No wonder our face is maybe the most intimate part of our body. But while more obvious intimate parts like our genitals get a lot of attention during sexual acts, it is not as common for our faces to be on the receiving end of erotic considerations. Still - contact with our face in general and our hair, cheeks, eyes, ears, mouth and neck in particular, is usually reserved to our closest confidants or even restricted further.

In this workshop we will take another road: By consciously breaking though our own restrictions and allowing the crossing of intimacy of a face per se, we will experience closeness and trust.

We will study and explore faces, deliberately unemotional and cold, as well as deliberately sensually and kind. During this process of studying, unavoidably our faces WILL communicate with each other and many short scenarios can arise through that. In those I may convey trust and kindness and may be met with resistance or rudeness. How vulnerable does it make me feel to bare my neck, or open my mouth? We will experiment with caresses and other soft touches, as well as with more intensive and symbolically aggressive stimulations. We will experience how a slap to the face may be anything - from a punishment to a gesture of deep and intense trust.
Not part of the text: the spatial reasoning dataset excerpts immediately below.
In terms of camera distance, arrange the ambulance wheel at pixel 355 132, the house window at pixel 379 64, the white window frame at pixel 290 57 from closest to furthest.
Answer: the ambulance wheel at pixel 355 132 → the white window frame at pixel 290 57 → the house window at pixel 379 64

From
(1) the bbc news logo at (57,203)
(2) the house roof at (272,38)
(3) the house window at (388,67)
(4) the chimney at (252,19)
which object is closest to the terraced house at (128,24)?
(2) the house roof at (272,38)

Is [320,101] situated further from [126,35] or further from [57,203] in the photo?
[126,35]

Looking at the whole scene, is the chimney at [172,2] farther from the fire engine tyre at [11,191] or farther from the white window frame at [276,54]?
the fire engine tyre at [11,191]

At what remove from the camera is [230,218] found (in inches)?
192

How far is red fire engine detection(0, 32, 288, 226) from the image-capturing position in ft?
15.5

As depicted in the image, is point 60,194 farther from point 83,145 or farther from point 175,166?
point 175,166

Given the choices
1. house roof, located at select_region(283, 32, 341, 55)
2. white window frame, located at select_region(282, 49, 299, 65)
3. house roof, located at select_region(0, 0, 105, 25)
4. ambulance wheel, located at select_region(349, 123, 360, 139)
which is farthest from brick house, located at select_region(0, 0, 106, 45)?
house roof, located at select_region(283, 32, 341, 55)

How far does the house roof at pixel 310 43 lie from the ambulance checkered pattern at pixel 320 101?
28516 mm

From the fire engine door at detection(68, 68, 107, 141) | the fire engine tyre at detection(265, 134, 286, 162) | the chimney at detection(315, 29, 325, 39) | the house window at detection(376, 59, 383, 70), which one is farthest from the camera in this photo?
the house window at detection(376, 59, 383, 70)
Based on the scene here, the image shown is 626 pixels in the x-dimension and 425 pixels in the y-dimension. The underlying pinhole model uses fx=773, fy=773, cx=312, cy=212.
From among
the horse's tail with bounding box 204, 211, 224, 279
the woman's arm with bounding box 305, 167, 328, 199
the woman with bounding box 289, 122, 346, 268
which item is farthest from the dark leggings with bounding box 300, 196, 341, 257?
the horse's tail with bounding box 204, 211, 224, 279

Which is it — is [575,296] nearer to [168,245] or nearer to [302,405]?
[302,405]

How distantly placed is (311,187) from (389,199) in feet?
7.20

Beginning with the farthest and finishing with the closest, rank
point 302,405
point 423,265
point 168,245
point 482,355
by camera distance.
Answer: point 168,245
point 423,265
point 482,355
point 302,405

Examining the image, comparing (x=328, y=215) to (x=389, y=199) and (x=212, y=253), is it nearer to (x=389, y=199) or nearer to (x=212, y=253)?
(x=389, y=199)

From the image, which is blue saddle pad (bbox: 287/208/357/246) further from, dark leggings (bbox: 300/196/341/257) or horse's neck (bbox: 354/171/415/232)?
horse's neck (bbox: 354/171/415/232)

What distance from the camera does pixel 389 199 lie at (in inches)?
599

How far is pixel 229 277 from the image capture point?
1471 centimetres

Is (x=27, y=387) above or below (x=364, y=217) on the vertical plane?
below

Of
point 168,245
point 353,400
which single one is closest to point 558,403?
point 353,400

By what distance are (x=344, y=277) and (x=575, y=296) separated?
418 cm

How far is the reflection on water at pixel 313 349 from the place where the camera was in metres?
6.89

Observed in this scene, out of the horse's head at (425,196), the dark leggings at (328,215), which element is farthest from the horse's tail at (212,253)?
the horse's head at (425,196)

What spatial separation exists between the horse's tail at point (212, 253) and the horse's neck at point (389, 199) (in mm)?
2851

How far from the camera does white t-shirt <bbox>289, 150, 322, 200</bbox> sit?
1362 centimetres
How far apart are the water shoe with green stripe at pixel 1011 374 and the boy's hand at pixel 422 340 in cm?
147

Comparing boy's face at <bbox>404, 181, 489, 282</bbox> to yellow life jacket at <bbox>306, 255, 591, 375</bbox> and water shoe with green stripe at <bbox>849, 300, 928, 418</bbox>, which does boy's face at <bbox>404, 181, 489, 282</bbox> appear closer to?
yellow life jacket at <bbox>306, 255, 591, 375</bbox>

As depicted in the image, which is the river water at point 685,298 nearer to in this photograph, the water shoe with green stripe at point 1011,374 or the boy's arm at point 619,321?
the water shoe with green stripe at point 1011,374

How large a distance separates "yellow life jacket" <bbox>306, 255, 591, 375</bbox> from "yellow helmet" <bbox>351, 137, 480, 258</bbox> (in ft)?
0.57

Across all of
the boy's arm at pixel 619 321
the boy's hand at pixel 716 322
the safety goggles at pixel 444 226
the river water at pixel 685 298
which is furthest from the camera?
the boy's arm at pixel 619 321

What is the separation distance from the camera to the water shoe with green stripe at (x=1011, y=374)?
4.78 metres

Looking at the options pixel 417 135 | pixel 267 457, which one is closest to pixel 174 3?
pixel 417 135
Martial Arts teach: Who controls the head, controls the whole body. We will do exactly that and show how to use someone’s face and head to physically control them by holding, pushing, catching, turning, etc.

Experience teaches: Who controls the head, controls the heart. By focusing on another’s face, we are able to get up real close and intimate to them and influence the way the feel about us, themselves and our situation. We may make each other furious, calm, shaking with tension or melting with devotion. We may want to lay our face into the warm hands or under the feet of someone. We may be deeply disturbed by unwanted contact or by not receiving the contact we crave for. In this workshop we will experiment with situations that are not everyday common and will experience that the intimacy surrounding our face may have been more attention-worthy than we might have thought.